Repeat the full listing exactly.

§ MATERIALS PROVIDED:
■ ■ ■ ■ ■

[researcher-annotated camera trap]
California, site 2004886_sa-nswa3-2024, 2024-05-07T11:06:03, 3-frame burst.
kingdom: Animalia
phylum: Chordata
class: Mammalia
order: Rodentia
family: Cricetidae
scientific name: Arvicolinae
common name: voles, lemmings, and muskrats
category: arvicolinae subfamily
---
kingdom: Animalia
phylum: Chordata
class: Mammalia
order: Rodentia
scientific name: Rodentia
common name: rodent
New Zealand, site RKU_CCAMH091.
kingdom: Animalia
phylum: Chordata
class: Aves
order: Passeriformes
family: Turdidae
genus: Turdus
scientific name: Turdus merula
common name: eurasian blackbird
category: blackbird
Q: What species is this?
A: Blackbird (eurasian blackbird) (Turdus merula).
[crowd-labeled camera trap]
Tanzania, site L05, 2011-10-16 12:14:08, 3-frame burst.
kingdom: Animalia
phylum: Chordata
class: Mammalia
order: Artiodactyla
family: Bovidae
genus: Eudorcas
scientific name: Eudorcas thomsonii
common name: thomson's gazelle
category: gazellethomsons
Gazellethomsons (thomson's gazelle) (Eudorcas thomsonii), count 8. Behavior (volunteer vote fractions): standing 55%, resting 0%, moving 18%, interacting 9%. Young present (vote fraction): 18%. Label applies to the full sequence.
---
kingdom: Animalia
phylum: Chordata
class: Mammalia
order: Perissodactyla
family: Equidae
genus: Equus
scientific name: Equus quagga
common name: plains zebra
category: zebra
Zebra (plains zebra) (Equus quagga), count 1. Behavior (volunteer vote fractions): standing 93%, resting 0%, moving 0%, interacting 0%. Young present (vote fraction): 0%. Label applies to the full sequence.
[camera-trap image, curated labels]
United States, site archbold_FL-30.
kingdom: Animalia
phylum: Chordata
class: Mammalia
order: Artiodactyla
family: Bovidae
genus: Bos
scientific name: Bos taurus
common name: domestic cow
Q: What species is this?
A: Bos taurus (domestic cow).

■ ■ ■ ■ ■

§ WRITTEN SOLUTION:
[researcher-annotated camera trap]
California, site 2004886_sa-nswa3-2024, 2024-05-07T11:06:03, 3-frame burst.
kingdom: Animalia
phylum: Chordata
class: Mammalia
order: Rodentia
family: Cricetidae
scientific name: Arvicolinae
common name: voles, lemmings, and muskrats
category: arvicolinae subfamily
---
kingdom: Animalia
phylum: Chordata
class: Mammalia
order: Rodentia
scientific name: Rodentia
common name: rodent
New Zealand, site RKU_CCAMH091.
kingdom: Animalia
phylum: Chordata
class: Aves
order: Passeriformes
family: Turdidae
genus: Turdus
scientific name: Turdus merula
common name: eurasian blackbird
category: blackbird
Q: What species is this?
A: Blackbird (eurasian blackbird) (Turdus merula).
[crowd-labeled camera trap]
Tanzania, site L05, 2011-10-16 12:14:08, 3-frame burst.
kingdom: Animalia
phylum: Chordata
class: Mammalia
order: Artiodactyla
family: Bovidae
genus: Eudorcas
scientific name: Eudorcas thomsonii
common name: thomson's gazelle
category: gazellethomsons
Gazellethomsons (thomson's gazelle) (Eudorcas thomsonii), count 8. Behavior (volunteer vote fractions): standing 55%, resting 0%, moving 18%, interacting 9%. Young present (vote fraction): 18%. Label applies to the full sequence.
---
kingdom: Animalia
phylum: Chordata
class: Mammalia
order: Perissodactyla
family: Equidae
genus: Equus
scientific name: Equus quagga
common name: plains zebra
category: zebra
Zebra (plains zebra) (Equus quagga), count 1. Behavior (volunteer vote fractions): standing 93%, resting 0%, moving 0%, interacting 0%. Young present (vote fraction): 0%. Label applies to the full sequence.
[camera-trap image, curated labels]
United States, site archbold_FL-30.
kingdom: Animalia
phylum: Chordata
class: Mammalia
order: Artiodactyla
family: Bovidae
genus: Bos
scientific name: Bos taurus
common name: domestic cow
Q: What species is this?
A: Bos taurus (domestic cow).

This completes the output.